Even if they get by Buffalo, the Flyers probably won't get far and not for lack of trying.

Their defence includes a player performing on one knee (Hatcher) and another on one hip (Rathje). The Flyers are also without a top performer in Kim Johnsson. All those factors make the Sabres' abundant speed especially lethal.

Peter Forsberg's groin injury also threatens to take him out at any time. How badly he is hurt was evident in the first period when Ales Kotalik hooked Forsberg off the puck just in time for Connolly to breeze in, grab the disc and slip it past Esche. A healthy Peter Forsberg would shuck off Kotalik like a horse swatting a fly and even injured, he managed to often control the puck near the Sabres' crease.

The Flyers' most inspirational forward, Keith Primeau, is happy just to be able to fly without kick-starting his post-concussion syndrome symptoms.

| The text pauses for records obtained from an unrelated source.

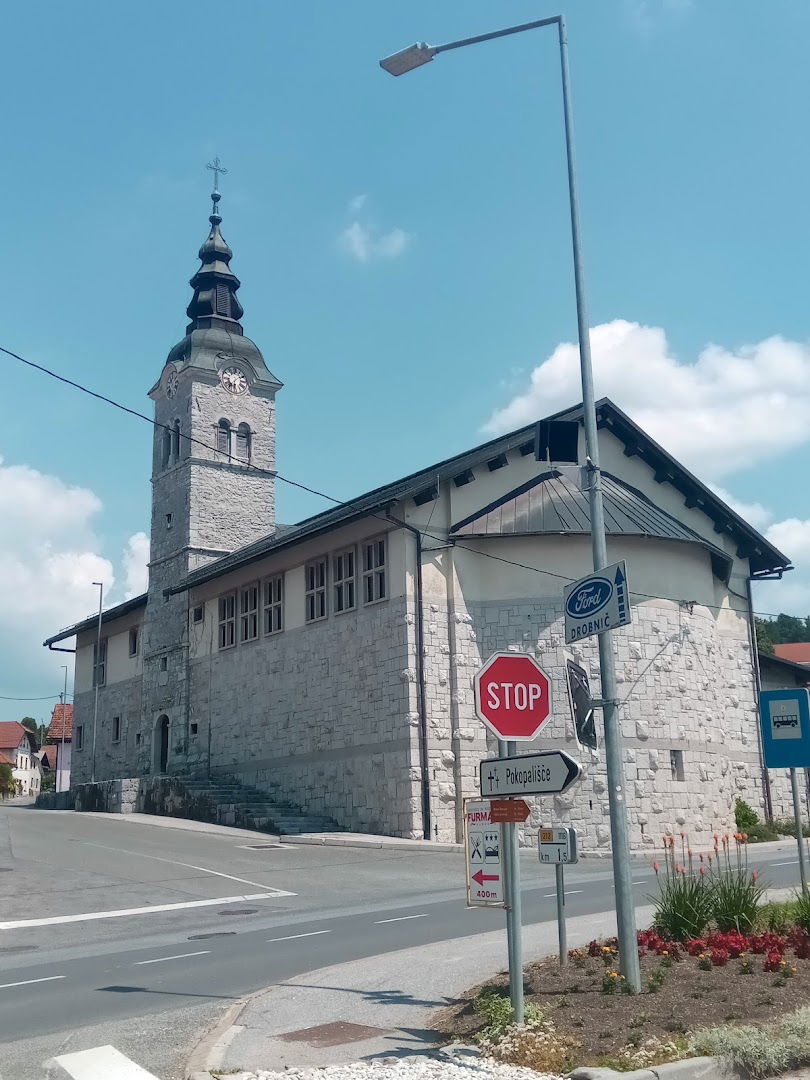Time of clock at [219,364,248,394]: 6:08
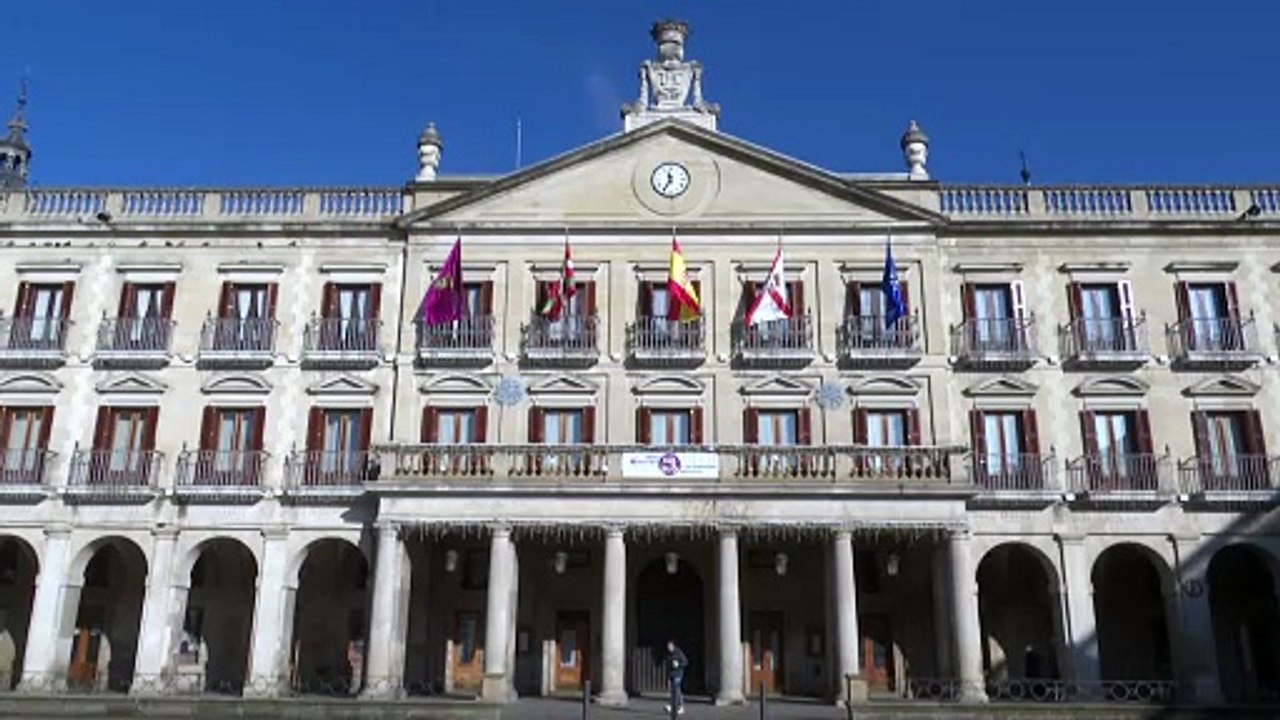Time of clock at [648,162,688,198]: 11:35
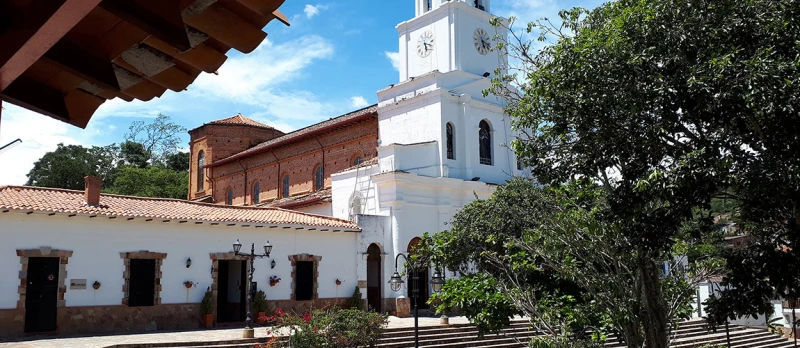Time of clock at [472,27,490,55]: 5:18
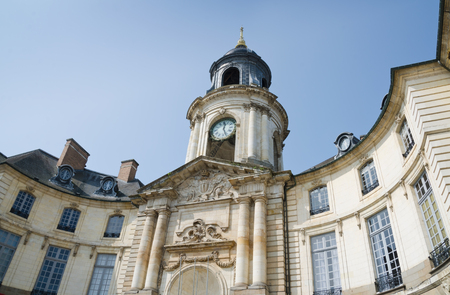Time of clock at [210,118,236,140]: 12:26
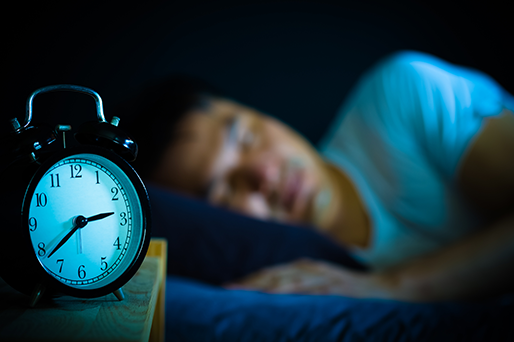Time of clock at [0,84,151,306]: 2:38
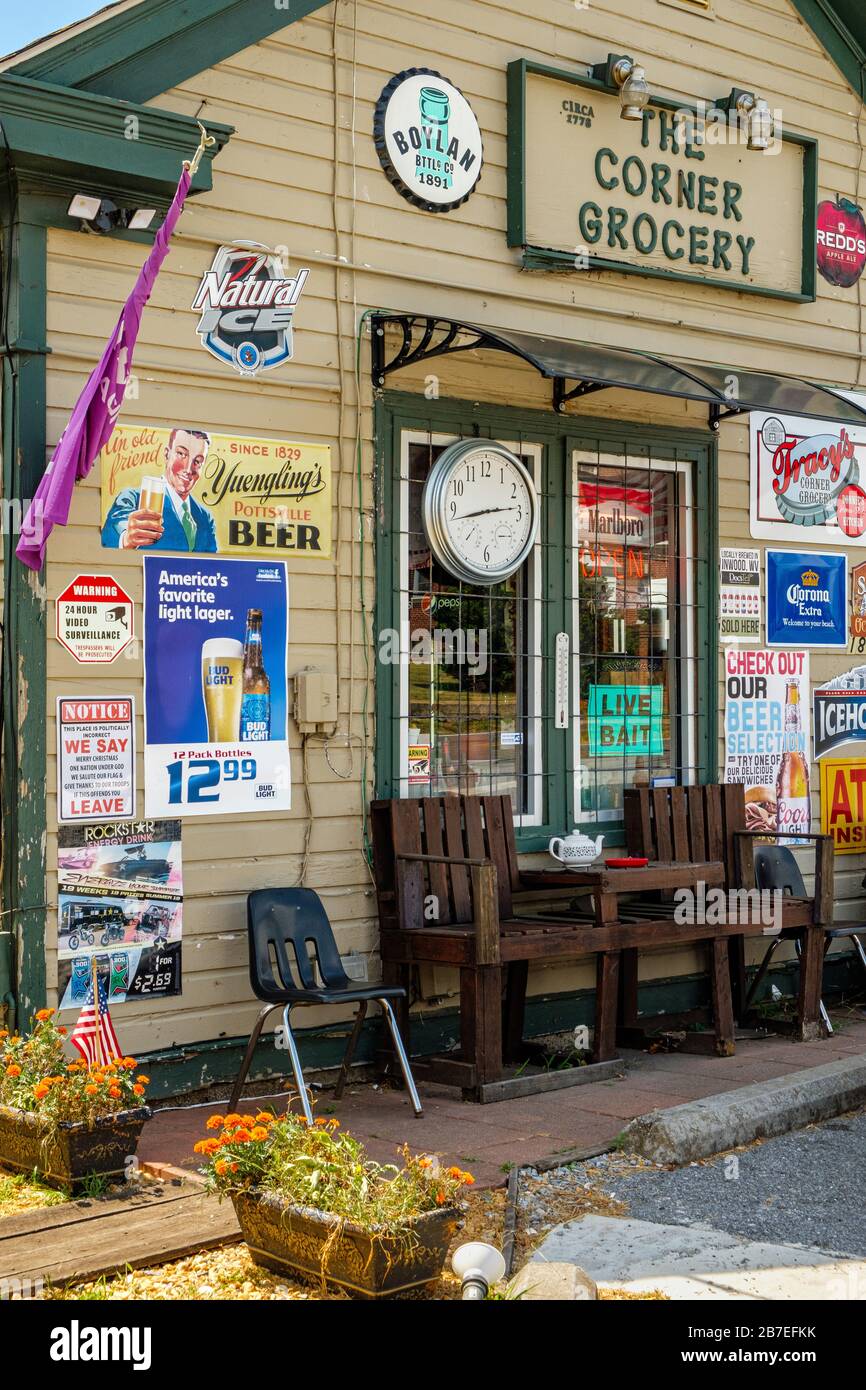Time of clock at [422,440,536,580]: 2:42
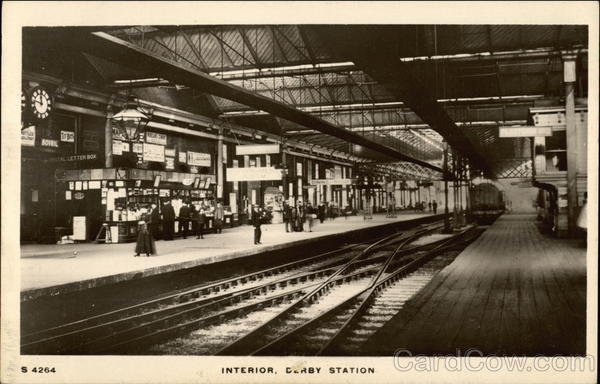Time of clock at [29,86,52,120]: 11:46
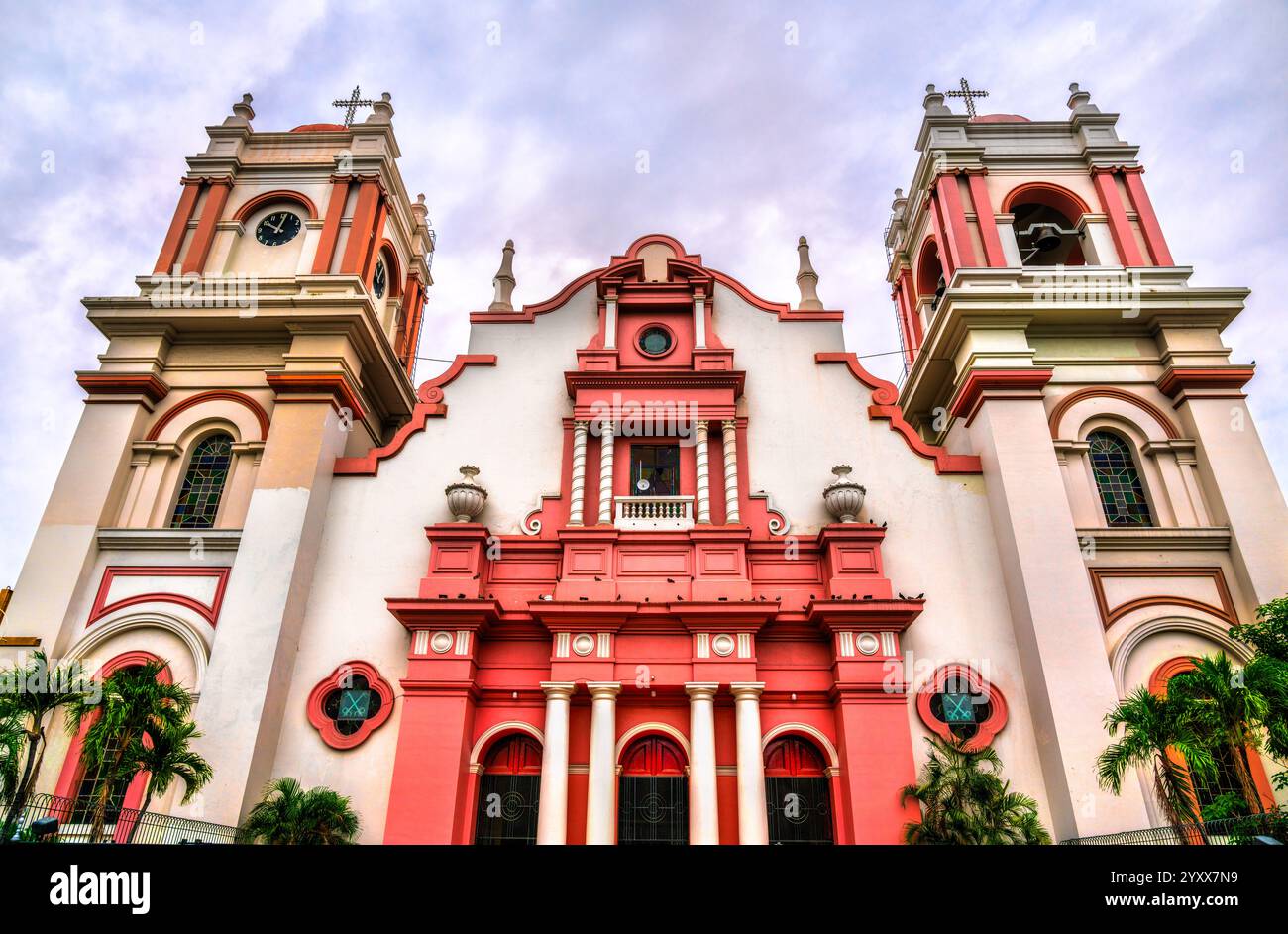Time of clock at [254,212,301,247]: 10:02
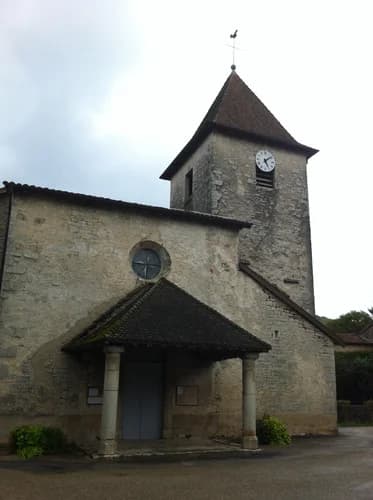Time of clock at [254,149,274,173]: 5:08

Other than that, the Flyers are good to go.

Esche struggled with his emotions all night. In the second period, he used his blocker to deliver a punch to Sabres forward Jason Pominville that was worthy of the WWE.

You got the feeling that instead of shoving the Flyers over the cliff, the Sabres spent the night shouldering a boulder up a mountain.

It goes to show you, the tough guys, they don't die so easy.